Two of the possible ways to implement backups of your EC2 instances on AWS are:

If your instance is EBS-backed, you can create the snapshots of the EBS volume.
You can create an Amazon Machine Image (AMI) of your instances as a backup solution.

An EBS snapshot is a point-in-time copy of the blocks that have changed since the previous snapshot, with automatic management to ensure that only the data unique to a snapshot is removed when it is deleted. This incremental model reduces costs and minimizes the time needed to create a snapshot.

The EBS snapshot and the AMI are stored on Amazon Simple Storage Service (S3) which is known for being high durability and highly reliable.

Along with the joy of backups comes the additional task of managing the snapshots. As usual, the solution lies in leveraging tagging to categorize, organize, and manage the snapshots.

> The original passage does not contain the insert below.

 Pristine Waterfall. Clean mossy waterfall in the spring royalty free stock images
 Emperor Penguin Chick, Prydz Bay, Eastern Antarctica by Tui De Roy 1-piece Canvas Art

Typically, the task of creating and managing snapshots has been performed using AWS Command Line Interface (CLI), through the AWS Console or using the AWS SDK.

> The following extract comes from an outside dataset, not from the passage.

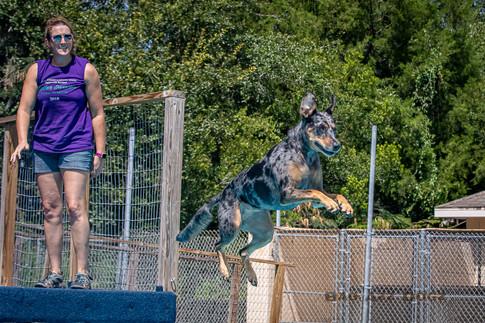 Dogwalker-Sep14-2019-349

To simplify the creation, retention, and deletion of Amazon EBS volume snapshots, AWS introduced the Data Lifecycle Manager in July 2018. Instead of creating snapshots manually and deleting them in the same way (or building a tool to do it for you), you simply create a policy, indicating (via tags) which volumes are to be snapshotted, set a retention model, fill in a few other details, and let the Data Lifecycle Manager do the rest. The Data Lifecycle Manager is powered by tags, so begin by setting up a clear and comprehensive tagging model for your organization.

Creating and Using a Lifecycle Policy

Data Lifecycle Manager uses lifecycle policies to figure out when to run, which volumes to snapshot, and how long to keep the snapshots around. You can create the policies in the AWS Management Console, from the AWS Command Line Interface (CLI) or via the Data Lifecycle Manager APIs; Here is a walkthrough of creating a Data Lifecycle Management policy via the Console.

Here are my EBS volumes, all suitably tagged with a Project and SnapshotFrequency.
Note! Tag key and value are case sensitive.

Access the Lifecycle Manager from the Elastic Block Store section of the menu, then click Create Snapshot Lifecycle Policy to proceed:

Then I create my first policy:

Use tags to specify the volumes that the policy applies to. If we specify multiple tags, then the policy applies to volumes that have any of the tags.

You can create snapshots at 12- or 24-hour intervals and can specify the desired snapshot time. Snapshot creation will start no more than an hour after this time, with completion based on the size of the volume and the degree of change since the last snapshot.

You can use the built-in default (Identity Access Management) IAM role or can create one of your own. If you use your own role, you’ll need to enable the EC2 snapshot operations and all the DLM (Data Lifecycle Manager) operations; read the docs to learn more.

Newly created snapshots will be tagged with the aws:dlm:lifecycle-policy-id and aws:dlm:lifecycle-schedule-name automatically. You can also specify up to 50 additional key/value pairs for each policy.

All of the policies at a glance:

A screenshot of the snapshots that had been created after two days, as expected:

Things to Know

Here are some things to keep in mind when you start to use Data Lifecycle Manager to automate your snapshot management:

Data Consistency – Snapshots will contain the data from all completed input/output (I/O) operations, also known as crash consistent.

Pricing – You can create and use Data Lifecycle Manager policies at no charge; you pay the usual storage charges for the EBS snapshots that it creates.

Availability – Data Lifecycle Manager is available in the US East (N. Virginia), US West (Oregon), and Europe (Ireland) regions.

Tags and Policies – If a volume has more than one tag and the tags match multiple policies, each policy will create a separate snapshot and both policies will govern the retention. No two policies can specify the same key/value pair for a tag.

Programmatic Access – You can create and manage policies programmatically! Take a look at the CreateLifecyclePolicy, GetLifecyclePolicies, and UpdateLifeCyclePolicy functions to get started. You can also write an AWS Lambda function in response to the createSnapshot event.

Error Handling – Data Lifecycle Manager generates a “DLM Policy State Change” event if a policy enters the error state.